[Written problem]: Change "furthest" to "farthest" throughout the records below and leave every other word as it is. Give back the text of all the records without the pictures.

** Begin Exercise data **

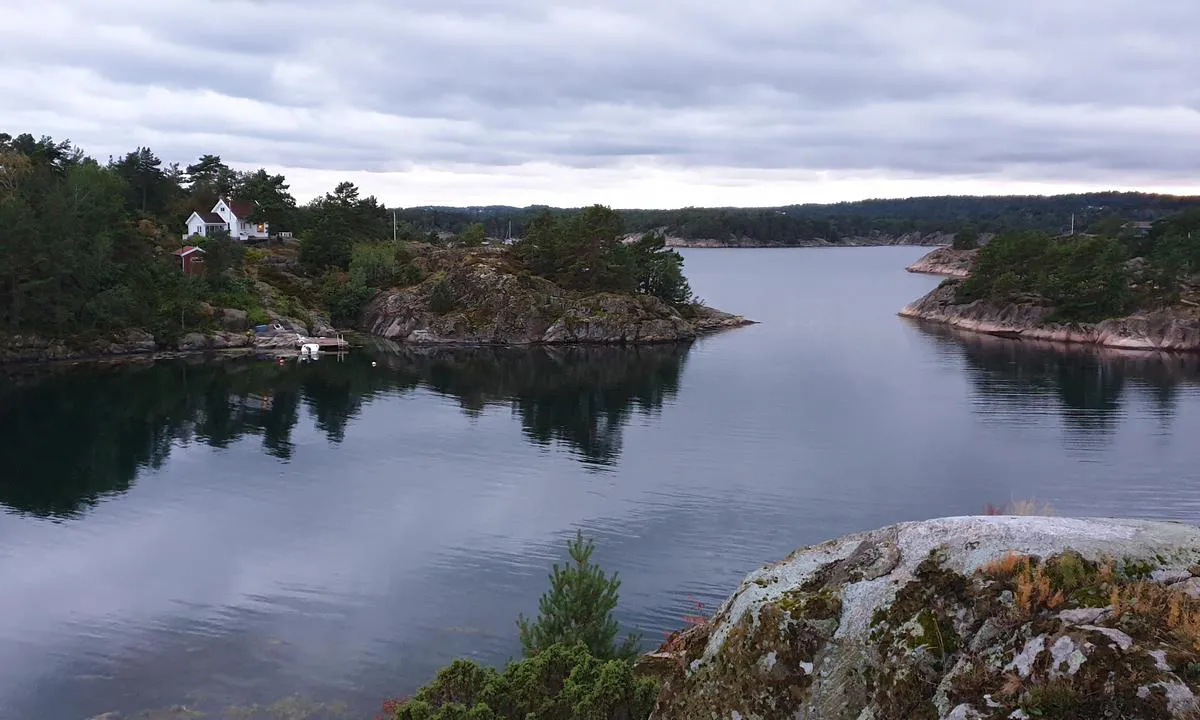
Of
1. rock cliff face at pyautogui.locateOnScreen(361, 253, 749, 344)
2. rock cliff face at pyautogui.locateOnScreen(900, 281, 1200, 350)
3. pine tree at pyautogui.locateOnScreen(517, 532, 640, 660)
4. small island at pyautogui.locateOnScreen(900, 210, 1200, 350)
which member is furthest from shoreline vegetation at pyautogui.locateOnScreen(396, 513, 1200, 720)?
small island at pyautogui.locateOnScreen(900, 210, 1200, 350)

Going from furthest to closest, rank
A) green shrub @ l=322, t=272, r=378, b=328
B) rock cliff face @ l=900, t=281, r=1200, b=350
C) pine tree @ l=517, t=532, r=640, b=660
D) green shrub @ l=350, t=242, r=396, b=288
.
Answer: green shrub @ l=350, t=242, r=396, b=288
green shrub @ l=322, t=272, r=378, b=328
rock cliff face @ l=900, t=281, r=1200, b=350
pine tree @ l=517, t=532, r=640, b=660

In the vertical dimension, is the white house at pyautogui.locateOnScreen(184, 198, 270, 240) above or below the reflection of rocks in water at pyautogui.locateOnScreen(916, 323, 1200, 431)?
above

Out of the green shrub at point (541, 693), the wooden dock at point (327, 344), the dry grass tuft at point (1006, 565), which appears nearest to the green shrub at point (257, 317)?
the wooden dock at point (327, 344)

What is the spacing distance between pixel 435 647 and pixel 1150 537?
2662 centimetres

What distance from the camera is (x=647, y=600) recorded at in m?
36.7

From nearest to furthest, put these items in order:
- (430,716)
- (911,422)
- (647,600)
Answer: (430,716)
(647,600)
(911,422)

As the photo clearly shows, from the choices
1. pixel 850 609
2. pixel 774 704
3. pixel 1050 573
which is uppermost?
pixel 1050 573

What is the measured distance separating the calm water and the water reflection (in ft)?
1.34

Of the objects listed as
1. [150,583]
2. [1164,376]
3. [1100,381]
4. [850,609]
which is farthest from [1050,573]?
[1164,376]

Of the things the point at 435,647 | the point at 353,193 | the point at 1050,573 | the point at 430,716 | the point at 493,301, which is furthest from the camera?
the point at 353,193

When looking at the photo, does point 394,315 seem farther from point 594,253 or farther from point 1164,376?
point 1164,376

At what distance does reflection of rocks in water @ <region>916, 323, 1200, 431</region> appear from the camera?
78.8 metres

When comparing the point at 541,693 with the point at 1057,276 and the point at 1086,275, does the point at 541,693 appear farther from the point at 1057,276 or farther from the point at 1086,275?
the point at 1057,276

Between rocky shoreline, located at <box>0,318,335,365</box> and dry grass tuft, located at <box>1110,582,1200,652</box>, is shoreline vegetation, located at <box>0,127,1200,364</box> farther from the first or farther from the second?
dry grass tuft, located at <box>1110,582,1200,652</box>
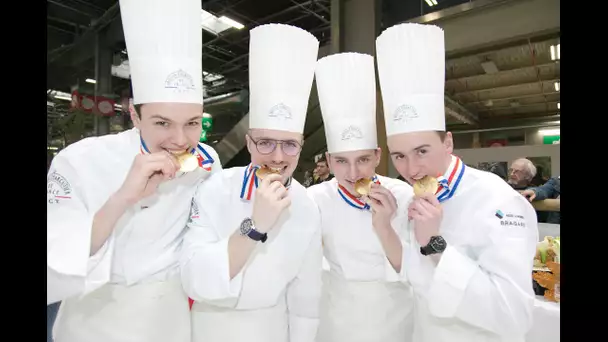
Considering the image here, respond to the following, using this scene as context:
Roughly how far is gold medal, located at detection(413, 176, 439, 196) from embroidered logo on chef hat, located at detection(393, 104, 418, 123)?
214 millimetres

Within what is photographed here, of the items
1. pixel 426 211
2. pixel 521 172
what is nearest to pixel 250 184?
pixel 426 211

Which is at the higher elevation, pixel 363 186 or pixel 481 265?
pixel 363 186

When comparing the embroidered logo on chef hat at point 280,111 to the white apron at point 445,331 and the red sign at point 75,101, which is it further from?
the red sign at point 75,101

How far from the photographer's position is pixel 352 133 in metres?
1.41

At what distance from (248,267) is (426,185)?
0.71 metres

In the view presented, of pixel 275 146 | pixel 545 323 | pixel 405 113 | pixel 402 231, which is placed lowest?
pixel 545 323

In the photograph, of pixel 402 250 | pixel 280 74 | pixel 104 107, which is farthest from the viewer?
pixel 104 107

** End Exercise data **

[Answer in full]:
Of
1. rock cliff face at pyautogui.locateOnScreen(361, 253, 749, 344)
2. rock cliff face at pyautogui.locateOnScreen(900, 281, 1200, 350)
3. pine tree at pyautogui.locateOnScreen(517, 532, 640, 660)
4. small island at pyautogui.locateOnScreen(900, 210, 1200, 350)
which member is farthest from shoreline vegetation at pyautogui.locateOnScreen(396, 513, 1200, 720)?
small island at pyautogui.locateOnScreen(900, 210, 1200, 350)

Going from farthest to closest, rank
A) green shrub @ l=322, t=272, r=378, b=328
B) rock cliff face @ l=900, t=281, r=1200, b=350
C) pine tree @ l=517, t=532, r=640, b=660
D) green shrub @ l=350, t=242, r=396, b=288
.
Answer: green shrub @ l=350, t=242, r=396, b=288
green shrub @ l=322, t=272, r=378, b=328
rock cliff face @ l=900, t=281, r=1200, b=350
pine tree @ l=517, t=532, r=640, b=660

In the vertical dimension, is the white house at pyautogui.locateOnScreen(184, 198, 270, 240) above or below the reflection of rocks in water at pyautogui.locateOnScreen(916, 323, 1200, 431)?
above

Out of the green shrub at point (541, 693), the wooden dock at point (327, 344), the dry grass tuft at point (1006, 565), which appears nearest to the green shrub at point (257, 317)?
the wooden dock at point (327, 344)

What is the spacing distance between pixel 435 647 and pixel 1150 537?
2662 centimetres

What distance from the camera is (x=647, y=600) recorded at in m?
36.7

From nearest to farthest, put these items in order:
- (430,716)
- (911,422)
- (647,600)
Answer: (430,716)
(647,600)
(911,422)

As the photo clearly shows, from the choices
1. pixel 850 609
2. pixel 774 704
3. pixel 1050 573
which is uppermost?
pixel 1050 573

What is the measured distance separating the calm water and the water reflection (in ft)?
1.34

Of the objects listed as
1. [150,583]
2. [1164,376]
3. [1100,381]
4. [850,609]
which is farthest from [1050,573]?
[1164,376]

Of the things the point at 435,647 | the point at 353,193 | the point at 1050,573 | the point at 430,716 | the point at 493,301, which is farthest from the camera?
the point at 353,193

When looking at the photo, does point 394,315 seem farther from point 594,253 or farther from point 1164,376?
point 1164,376

At what distance does reflection of rocks in water @ <region>916, 323, 1200, 431</region> appear from the camera?
78.8 metres

When comparing the point at 541,693 with the point at 1057,276 and the point at 1086,275, does the point at 541,693 appear farther from the point at 1057,276 or farther from the point at 1086,275?
the point at 1057,276

Between rocky shoreline, located at <box>0,318,335,365</box> and dry grass tuft, located at <box>1110,582,1200,652</box>, is shoreline vegetation, located at <box>0,127,1200,364</box> farther from the first or farther from the second?
dry grass tuft, located at <box>1110,582,1200,652</box>
Considering the image here, respond to the following, using this scene as context:
Roughly how far is gold medal, located at detection(413, 176, 439, 196) from embroidered logo on chef hat, located at detection(393, 104, 418, 123)?
214 millimetres

Within what is photographed here, of the items
1. pixel 426 211
2. pixel 521 172
what is nearest to pixel 250 184?
pixel 426 211

Which is at the higher elevation, pixel 363 186 or pixel 481 265?
pixel 363 186

When comparing the embroidered logo on chef hat at point 280,111 to the white apron at point 445,331 and the red sign at point 75,101, which is it further from?
the red sign at point 75,101

How far from the photographer's position is pixel 352 133 in metres?
1.41

At what distance from (248,267) is (426,185)?
0.71 metres

In the view presented, of pixel 275 146 | pixel 545 323 | pixel 405 113 | pixel 402 231, which is placed lowest?
pixel 545 323

In the photograph, of pixel 402 250 | pixel 280 74 | pixel 104 107, which is farthest from the viewer?
pixel 104 107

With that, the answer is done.